Step 3: Calculate your tax

Context Tax =
  (Alt-tabs × 0.5) +
  (Copy-pastes × 0.75) +
  (File searches × 2) +
  (Re-explanations × 3) +
  (Total reorientation time)

Step 4: Compare to baseline

Time the same debugging session without AI. Just you, the code, and maybe asking a human.

AI Value = (Time without AI) - (Time with AI + Context Tax)

If AI Value is negative, the AI is costing you time, not saving it.


Example: Sarah's Session

Let's score Sarah from Chapter 1:

Metric Count Time Cost
Alt-tabs to AI tool 4 4 × 0.5 = 2 min
Copy-paste cycles 5 5 × 0.75 = 3.75 min
Manual file searches 3 3 × 2 = 6 min
Re-explanation prompts 3 3 × 3 = 9 min
Reorientation time 22 min (tracked)
Total Context Tax 42.75 minutes

Her total time with AI: 70 minutes
Her context tax: 43 minutes
Her actual productive time: 27 minutes

If she'd asked Miguel directly (human, not AI): ~15 minutes.

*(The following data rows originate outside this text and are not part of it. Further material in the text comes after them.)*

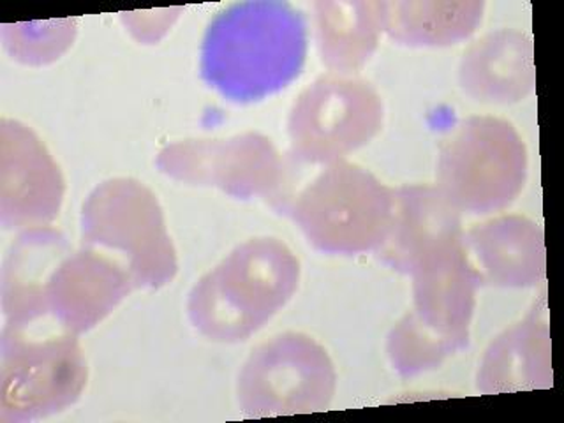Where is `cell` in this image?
Listing matches in <instances>:
<instances>
[{"mask_svg": "<svg viewBox=\"0 0 564 423\" xmlns=\"http://www.w3.org/2000/svg\"><path fill=\"white\" fill-rule=\"evenodd\" d=\"M307 23L279 0L229 6L208 25L202 44V78L228 101H261L281 93L304 69Z\"/></svg>", "mask_w": 564, "mask_h": 423, "instance_id": "6da1fadb", "label": "cell"}, {"mask_svg": "<svg viewBox=\"0 0 564 423\" xmlns=\"http://www.w3.org/2000/svg\"><path fill=\"white\" fill-rule=\"evenodd\" d=\"M300 263L278 238H252L193 288L189 319L217 343H240L295 295Z\"/></svg>", "mask_w": 564, "mask_h": 423, "instance_id": "7a4b0ae2", "label": "cell"}, {"mask_svg": "<svg viewBox=\"0 0 564 423\" xmlns=\"http://www.w3.org/2000/svg\"><path fill=\"white\" fill-rule=\"evenodd\" d=\"M279 210L293 217L308 242L328 254H360L383 243L393 191L357 164H323L313 181Z\"/></svg>", "mask_w": 564, "mask_h": 423, "instance_id": "3957f363", "label": "cell"}, {"mask_svg": "<svg viewBox=\"0 0 564 423\" xmlns=\"http://www.w3.org/2000/svg\"><path fill=\"white\" fill-rule=\"evenodd\" d=\"M413 278L414 311L388 337L390 360L404 378L436 369L449 355L466 348L475 291L481 286L464 243Z\"/></svg>", "mask_w": 564, "mask_h": 423, "instance_id": "277c9868", "label": "cell"}, {"mask_svg": "<svg viewBox=\"0 0 564 423\" xmlns=\"http://www.w3.org/2000/svg\"><path fill=\"white\" fill-rule=\"evenodd\" d=\"M87 360L76 334L58 326L43 335L6 325L0 361V419L32 422L66 410L87 384Z\"/></svg>", "mask_w": 564, "mask_h": 423, "instance_id": "5b68a950", "label": "cell"}, {"mask_svg": "<svg viewBox=\"0 0 564 423\" xmlns=\"http://www.w3.org/2000/svg\"><path fill=\"white\" fill-rule=\"evenodd\" d=\"M82 238L122 256L134 288L158 290L178 270L158 196L134 178L97 185L82 208Z\"/></svg>", "mask_w": 564, "mask_h": 423, "instance_id": "8992f818", "label": "cell"}, {"mask_svg": "<svg viewBox=\"0 0 564 423\" xmlns=\"http://www.w3.org/2000/svg\"><path fill=\"white\" fill-rule=\"evenodd\" d=\"M525 167L524 143L510 122L473 117L441 149L437 181L458 212L487 214L519 196Z\"/></svg>", "mask_w": 564, "mask_h": 423, "instance_id": "52a82bcc", "label": "cell"}, {"mask_svg": "<svg viewBox=\"0 0 564 423\" xmlns=\"http://www.w3.org/2000/svg\"><path fill=\"white\" fill-rule=\"evenodd\" d=\"M334 364L307 335H278L261 344L238 378V402L249 419L326 411L335 393Z\"/></svg>", "mask_w": 564, "mask_h": 423, "instance_id": "ba28073f", "label": "cell"}, {"mask_svg": "<svg viewBox=\"0 0 564 423\" xmlns=\"http://www.w3.org/2000/svg\"><path fill=\"white\" fill-rule=\"evenodd\" d=\"M381 122L383 105L367 82L323 76L291 110L293 154L308 164L335 163L369 143Z\"/></svg>", "mask_w": 564, "mask_h": 423, "instance_id": "9c48e42d", "label": "cell"}, {"mask_svg": "<svg viewBox=\"0 0 564 423\" xmlns=\"http://www.w3.org/2000/svg\"><path fill=\"white\" fill-rule=\"evenodd\" d=\"M159 170L175 181L208 185L249 199L278 189L282 163L269 138L246 132L229 140H187L159 152Z\"/></svg>", "mask_w": 564, "mask_h": 423, "instance_id": "30bf717a", "label": "cell"}, {"mask_svg": "<svg viewBox=\"0 0 564 423\" xmlns=\"http://www.w3.org/2000/svg\"><path fill=\"white\" fill-rule=\"evenodd\" d=\"M0 214L6 228H37L55 219L64 178L46 147L31 129L0 122Z\"/></svg>", "mask_w": 564, "mask_h": 423, "instance_id": "8fae6325", "label": "cell"}, {"mask_svg": "<svg viewBox=\"0 0 564 423\" xmlns=\"http://www.w3.org/2000/svg\"><path fill=\"white\" fill-rule=\"evenodd\" d=\"M463 243L458 210L440 187L404 185L393 191L390 225L376 252L397 272L414 275Z\"/></svg>", "mask_w": 564, "mask_h": 423, "instance_id": "7c38bea8", "label": "cell"}, {"mask_svg": "<svg viewBox=\"0 0 564 423\" xmlns=\"http://www.w3.org/2000/svg\"><path fill=\"white\" fill-rule=\"evenodd\" d=\"M134 290L128 270L94 247L67 251L50 275L44 311L62 328L82 334L102 322Z\"/></svg>", "mask_w": 564, "mask_h": 423, "instance_id": "4fadbf2b", "label": "cell"}, {"mask_svg": "<svg viewBox=\"0 0 564 423\" xmlns=\"http://www.w3.org/2000/svg\"><path fill=\"white\" fill-rule=\"evenodd\" d=\"M464 251L480 284L534 286L545 278L543 231L524 217H501L464 235Z\"/></svg>", "mask_w": 564, "mask_h": 423, "instance_id": "5bb4252c", "label": "cell"}, {"mask_svg": "<svg viewBox=\"0 0 564 423\" xmlns=\"http://www.w3.org/2000/svg\"><path fill=\"white\" fill-rule=\"evenodd\" d=\"M70 251L57 229L37 226L17 238L2 272L6 325L26 326L46 317L44 291L62 256Z\"/></svg>", "mask_w": 564, "mask_h": 423, "instance_id": "9a60e30c", "label": "cell"}, {"mask_svg": "<svg viewBox=\"0 0 564 423\" xmlns=\"http://www.w3.org/2000/svg\"><path fill=\"white\" fill-rule=\"evenodd\" d=\"M545 302L524 323L492 343L481 361L478 390L484 393L517 392L552 384L551 335Z\"/></svg>", "mask_w": 564, "mask_h": 423, "instance_id": "2e32d148", "label": "cell"}, {"mask_svg": "<svg viewBox=\"0 0 564 423\" xmlns=\"http://www.w3.org/2000/svg\"><path fill=\"white\" fill-rule=\"evenodd\" d=\"M460 79L481 101H519L534 84L531 44L519 32L487 35L464 55Z\"/></svg>", "mask_w": 564, "mask_h": 423, "instance_id": "e0dca14e", "label": "cell"}, {"mask_svg": "<svg viewBox=\"0 0 564 423\" xmlns=\"http://www.w3.org/2000/svg\"><path fill=\"white\" fill-rule=\"evenodd\" d=\"M478 2H390L379 4L381 26L392 40L410 46H446L464 40L480 23Z\"/></svg>", "mask_w": 564, "mask_h": 423, "instance_id": "ac0fdd59", "label": "cell"}, {"mask_svg": "<svg viewBox=\"0 0 564 423\" xmlns=\"http://www.w3.org/2000/svg\"><path fill=\"white\" fill-rule=\"evenodd\" d=\"M316 9L319 50L326 66L348 73L369 61L383 31L379 4L319 2Z\"/></svg>", "mask_w": 564, "mask_h": 423, "instance_id": "d6986e66", "label": "cell"}]
</instances>
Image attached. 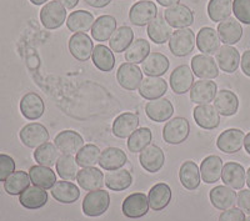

AI Value for Sarah: -55 minutes

The tool actively hurt her productivity.


What This Reveals

When you actually measure, you often find:

  1. The AI interaction itself is fast (T_ai is small)
  2. The context switching is expensive (T_recover is large)
  3. The tool is net negative when context tax exceeds the value gained

This is why "fast inference" and "high acceptance rates" are misleading metrics.

A tool can have 95% acceptance rate and still destroy your flow.


Try This Next Week

Pick 3-4 typical tasks:

  • Debugging a test failure
  • Adding a small feature
  • Refactoring a module
  • Understanding unfamiliar code

For each task, do it once with your current AI tool (track the metrics above).

Then ask yourself:

  • When did I feel most productive?
  • When did I feel like I was fighting the tool?
  • What context did I have to manually provide that the tool should have known?

The answers will tell you how much tax you're paying.